O-o-o-o! dear! O-o-o-o! dear—cracky!”

In terror of these roaring bacchanalians, who were slowly approaching her, Mrs. Jones stood close in the doorway of a store; the revellers parted at the corner of the street, after many asseverations of eternal friendship, much noise and twattle. One of the carousers came lumbering towards Mrs. J., and she, in some alarm, left her hiding place and darted past the midnight brawler; and to her horror, the fellow made tracks after her as fast as a drunken man could travel, and that ain't slow; for almost any man inside of sixty can run, like blazes, when he is scarce able to stand upon his pins because of the quantity of bricks in his beaver. Mrs. Jones ran towards her dwelling, but before she could reach it, the ruffian at her heels clasped her! Just as she was about to give an awful scream, wake up all the neighbors and police ten miles around, she saw—Jones! Jeff. Jones, her recreant husband!

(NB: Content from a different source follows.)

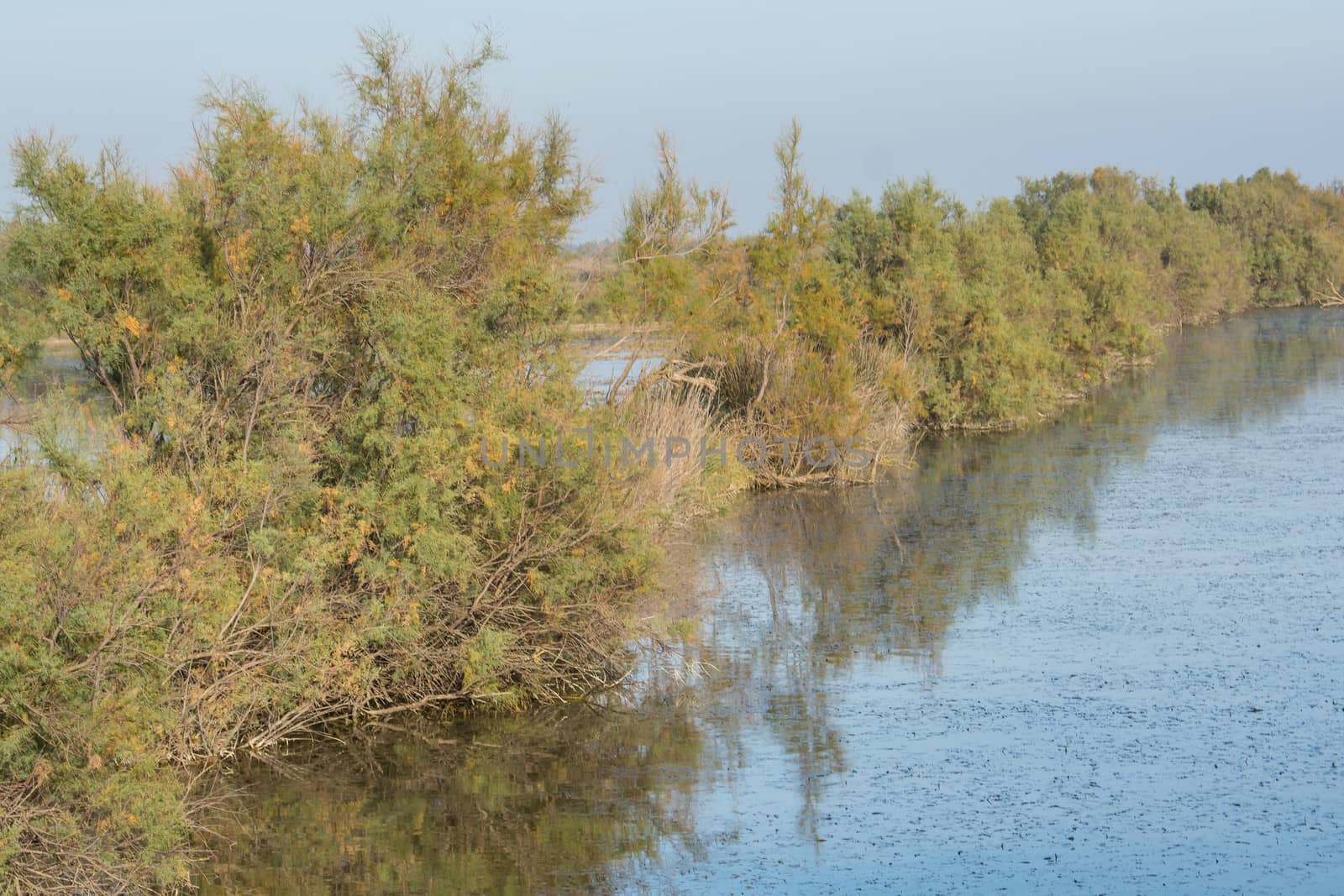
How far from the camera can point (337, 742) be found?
11.2 m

It was a moment of awful import—the widow was equal to the crisis, however, and governed herself accordingly; proving the truth of some dead and gone philosopher who has left it in black and white, that the widows are always more than a match for any man in Christendom!

Jones was loving drunk, a stage that terminates and is a near kin to total oblivion, in bacchanalian revels. Jones had not the remotest idea of where he was—time or persons; his tongue was thick, eyes dull, ideas monstrous foggy, and the few sentences he rather unintelligibly uttered, were highly spiced with—“my little (hic) angel, you (hic), you (hic) live 'bout (hic) here? Can't you ta-take me (hic) home with you, eh? My-my old woman (hic) would raise-rai-raise old scratch if I (hic), I went home to-to-night. (Hic) I'll, I'll go home (hic) in the morning, and (hic) tell her, ha! ha! he! (hic) tell her I've be-be-been to a fire!”

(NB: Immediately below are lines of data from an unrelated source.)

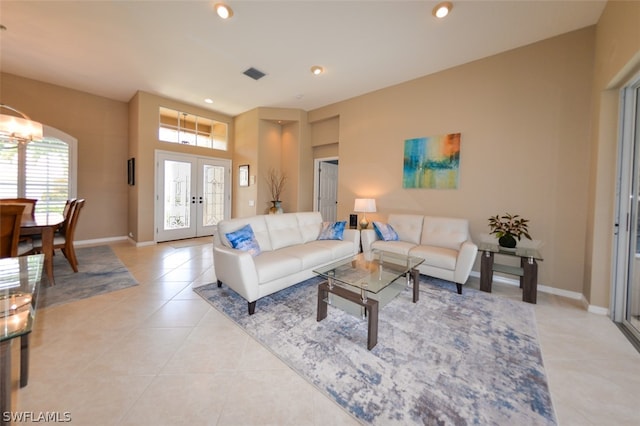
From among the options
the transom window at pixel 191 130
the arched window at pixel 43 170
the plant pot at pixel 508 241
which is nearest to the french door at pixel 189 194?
the transom window at pixel 191 130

“O, the villain,” said Mrs. J. to herself; “but I'll be revenged. Come, sir, go home with me—I'll take care of you. Come, sir, be careful; this way—in here.”

“Where the (hic) deuce are—are you going down this (hic) cellar, eh?”

“All right, sir. Come, be careful! don't fall; rest on my arm—there, shut the door.”

“Why (hic), ha-hang it a—all; get a light—that's a de—ar!”

“Yes, yes; wait a moment, I'll bring you a light.”

Mrs. J. having gotten her game bagged, left it in the dark, and retired to her bed-chamber. Some of the servants, hearing a noise in the basement, got up, stuck their noses out of their rooms, and being convinced that a desperate scoundrel was in the house, raised the very old boy. Poor Jones, in his efforts to get out, run over pots, pans, and chairs, and through him and the servants, the police were alarmed! lights were raised, and Jones was arrested for a burglar!

Never was a man better pleased to find himself in his own domicil, than Jones! It was all Greek to the watchmen and servants; it was a mysterious matter to Jones for a full fortnight—but upon promise of ever after spending his new year's at home, Mrs. J. let the cat out of the bag. Jones surrendered!